A statement from Globacoom stated that she also provides educational opportunities for them through the NGO. Similarly, her dance academy, Dream Catchers, uses dance as a major tool in getting indigent children back to school in line with her belief that “every child deserves to succeed irrespective of their background”.

“To this end, she has successfully engaged such children in activities ranging from dance to drama and sports, while performing screenwriting for topnotch television series including Tinsel, Hustle and Gbera, a short film which she directed. Her commitment to the cause of children has attracted the attention of world music star, Rihanna, who recently tipped Oluyole’s mentees for stardom.

“Like Oluyole, 60-year-old Nokugcina Elsie Mhlophe, is a South African dancer, actress, storyteller, poet, playwright, director and author.
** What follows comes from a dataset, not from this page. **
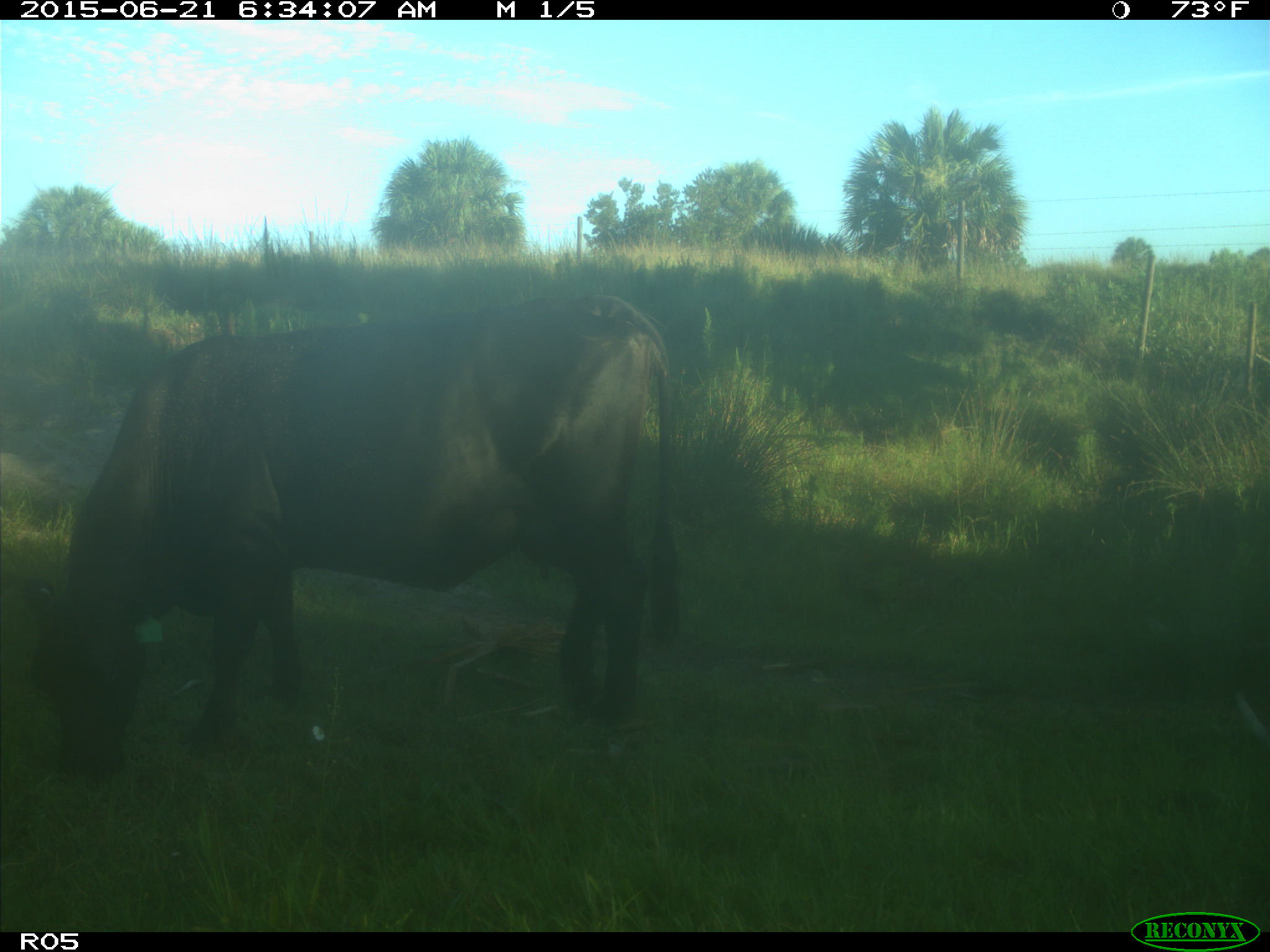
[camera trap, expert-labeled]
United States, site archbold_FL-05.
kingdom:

To her, storytelling is a means of recounting the tales of subjugation during the apartheid years and the gains of freedom which the Rainbow Nation currently enjoys,” they said.

Born in KwaZulu Natal, Mhlophe started her working life as a domestic servant, progressed to a newsreader at the Press Trust and BBC Radio, and subsequently became a writer for Learn and Teach, a magazine for newly-literate post-apartheid South Africans. She remains one of the few female storytellers in the country and has employed her charismatic performances in four languages including English, Afrikaans, Zulu and Xhosa as a vehicle for encouraging South African children not only to read but also to imbibe the values espoused by her stories.

Mhlophe has performed in theatres in Soweto and London. A good number of her works have been translated into German, French, Italian, Swahili and Japanese. She has won the Obie Award for Performance as well as the Astrid Lindgren Memorial Award. She continues to traverse Africa and other parts of the globe, giving storytelling workshops on folklore, historical information, current affairs, songs and idioms.

CNN African Voices Changemakers will be broadcast on DSTV on Friday at 9.30 a.m. and on Saturday at 12.30 a.m., 4.30 p.m. and 8.30 p.m. Other repeat broadcasts come up on Sunday at 5.00 a.m., 9.30 a.m. and 8.30 p.m. with more repeats on Monday and Tuesday at 5.30 a.m. and 6.30 p.m. respectively.